Vier Tage im Zeichen Bonhoeffers

"Dinge, für die es sich lohnt, kompromisslos einzustehen", unter der Überschrift lädt die Evangelische Jugend in Bayern zu vier Tagen in Flossenbürg ein. Erwartet werden vom 8. bis zum 11. April mehr als 500 Teilnehmer. Anlass für die Mammutveranstaltung ist der 70. Todestag von Dietrich Bonhoeffer.

Flossenbürg. (nm) Jugendbegegnungen wickelt die Evangelische Jugend schon lange ab. Sie finden im Zuge der Überlebendentreffen statt. Junge Leute sind mit dabei, wenn im Sommer Überlebende des Naziterrors, Angehörige von Opfern, Organisationen und Delegationen zusammenkommen.

Großer Kirchenlehrer

Diesmal ist alles anders. Als Termin wählten die Veranstalter bewusst den April. Am 9. April 1945 wurde Bonhoeffer im KZ Flossenbürg hingerichtet. Das Wirken des evangelischen Pfarrers war nicht immer unumstritten. Inzwischen gilt er längst und über konfessionelle Grenzen hinaus als einer der bedeutendsten Kirchenlehrer.

Eine Passage aus dem Brief an Bruder Karl-Friedrich aus dem Jahr 1935 lieferte die Vorlage für die Veranstaltung: "Es gibt doch nun einmal Dinge, für die es sich lohnt, kompromisslos einzustehen. Und mir scheint, der Friede und die soziale Gerechtigkeit oder eigentlich Christus sei so etwas."

Patrick Wolf, Vorsitzender der Landesjugendkammer, verweist darauf, dass die Aussage nach wie vor hohen Stellenwert einnehmen muss: "Es gibt viele Dinge, für die es sich lohnt einzutreten, und ebenso viele Möglichkeiten, sich für eine Sache stark zu machen: Ungerechtigkeit, Intoleranz, Ausländerfeindlichkeit, Diskriminierung und Ausgrenzung. Wir wollen aus dem historischen Anlass heraus fragen, wofür wir uns engagieren sollen, wo Jugendliche heute ihre lohnenswerten Ziele sehen und wo es reale Vorbilder gibt, die uns inspirieren und Antrieb geben. Die Inhalte unterscheiden sich kaum von denen vor 70 Jahren."
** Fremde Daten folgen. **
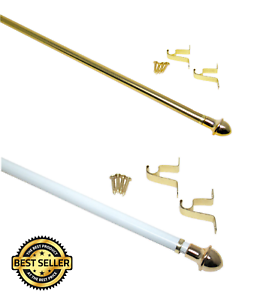 Cafe-Standard-Adjustable-Curtain-Rod-Hardware-Included-Gold-amp-White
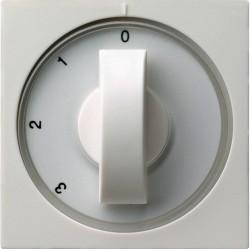 Накладка на поворотный выключатель Gira SYSTEM 55, белый глянцевый, 066903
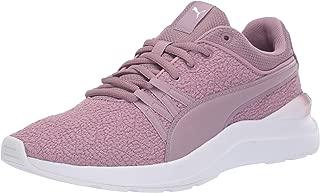 PUMA Women's Adela Sneaker, Elderberry White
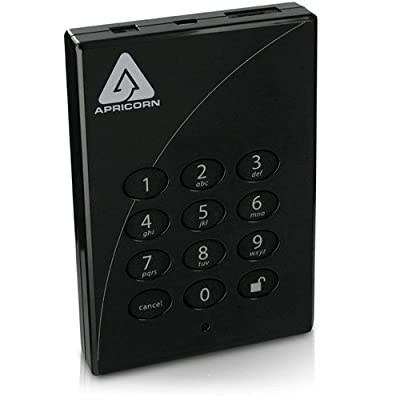 Apricorn Aegis Padlock Pro 500 GB USB 2.0 and eSATA 256-bit Encrypted Portable External Hard Drive A25-PLe256-500 (Black)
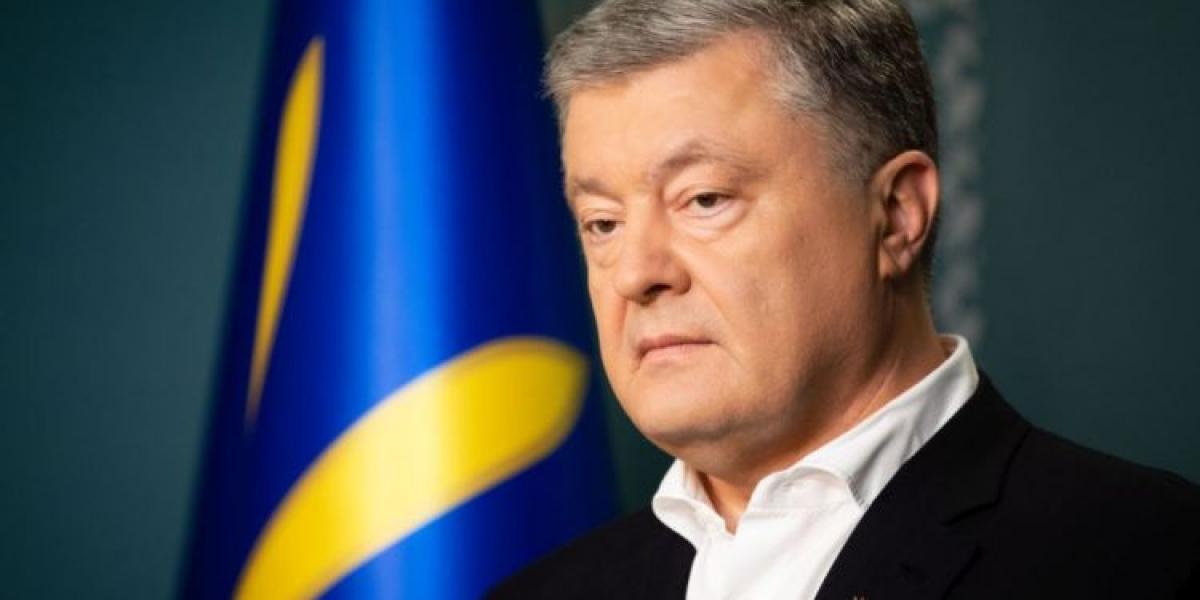 """Порошенко обвинил Зеленского в построении диктатуры в стране: """"Оставьте Конституцию Украины в покое!"""""""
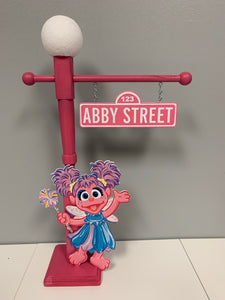 Sesame Street Lamp Post, Sesame Street Party, Sesame Street Centerpiece, Sesame Street Party Props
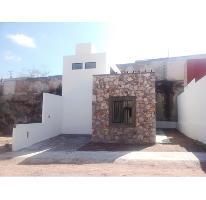 Foto de casa en venta en  1, san javier, san miguel de allende, guanajuato, 2840126 No. 01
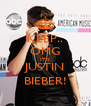 KEEP.. OMG IT'S JUSTIN BIEBER! - Personalised Poster A4 size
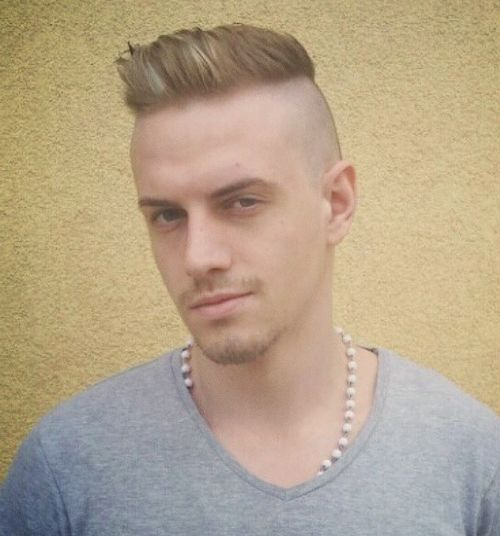 Superior Shaved Sides Hairstyle For Men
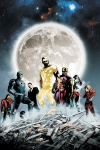 DC NEW 52 STORMWATCH #2
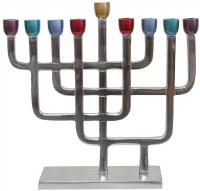 Candle Menorah Aluminum with Nickel Plated Finish and Colorful Cups 8.75""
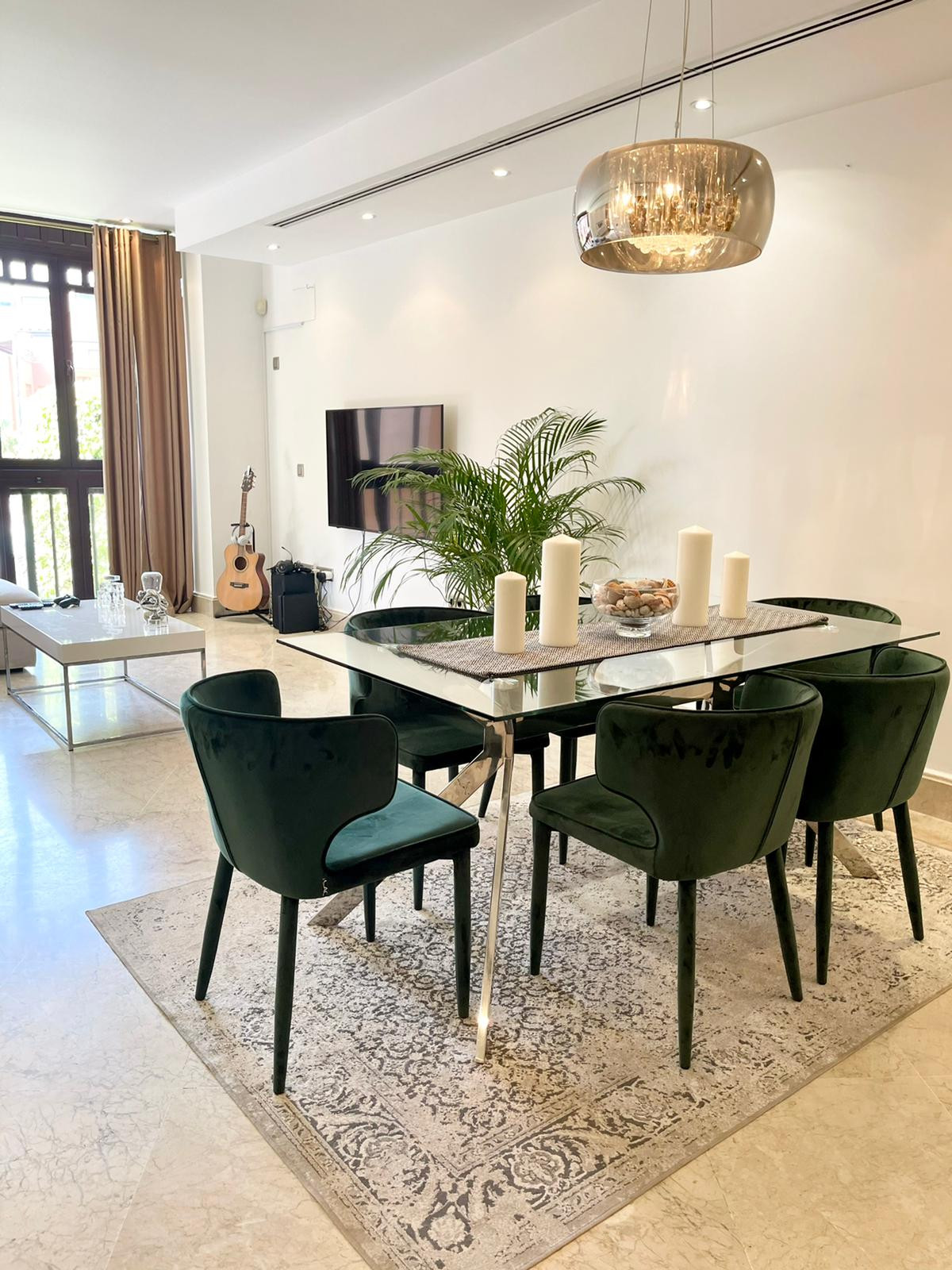 Apartamento  Planta Baja en alquiler  en San Pedro de Alcántara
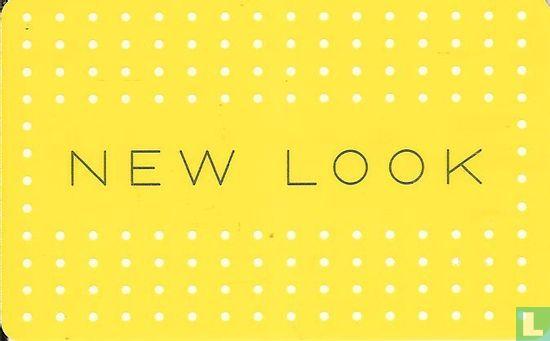New look - Bild 1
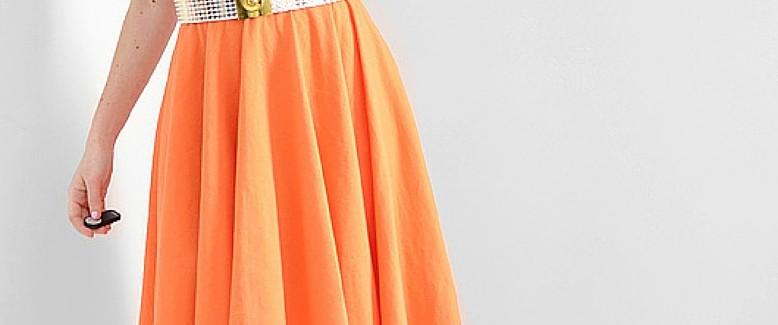 DIY Skirt Pattern: High Low Circle Hem Tutorial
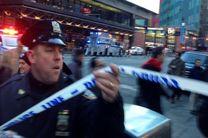 انفجار در منهتن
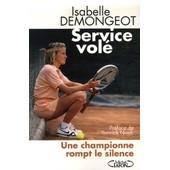 Service Vol� de Isabelle Demongeot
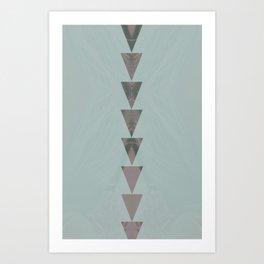 dusty arrows cool Art Print
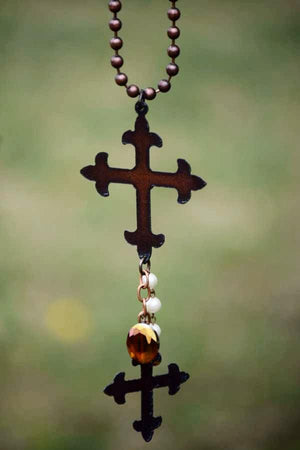 BOHEMIAN RUSTIC CROSS NECKLACE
Start ist am Abend des 8. April und die gesamte Nacht hindurch mit einer Reihe von Workshops. Am nächsten Morgen treffen sich die Teilnehmer bereits um 5.30 Uhr auf dem Gelände der KZ-Gedenkstätte im Arresthof. Zu dieser Stunde wurden vor genau sieben Jahrzehnten Bonhoeffer und weitere Männer aus den Reihen des militärischen Widerstands ermordet.

Gespräch mit Jack Terry

Weiter geht es von Donnerstag bis Samstag mit einer Vielzahl von Arbeitsgruppen und Plenumsgesprächen. Vorgesehen sind Infos und Hintergründe zum NSU-Prozess, ein Zeitzeugengespräch mit Dr. Jack Terry, der als 15-Jähriger den Lagerterror überlebte.

Dazu gibt es Berichte und Diskussionen zur Frage, wie Lernen aus der Vergangenheit tatsächlich aussehen muss. Enden wird das Programm mit einem Gottesdienst am 11. April mit der Präsidentin der Landessynode Dr. Annekatrin Preidel. Die Evangelische Landesjugend hat die Messlatte für die vier Tage hoch gelegt. Das gilt nicht nur für die Inhalte, sondern genauso für die Vorbereitung und die Abwicklung in der Praxis. Ein enormer Aufwand steht für die Unterbringung, die Verpflegung, die Betreuung oder auch für das zusätzliche Rahmenprogramm an. (Hintergrund)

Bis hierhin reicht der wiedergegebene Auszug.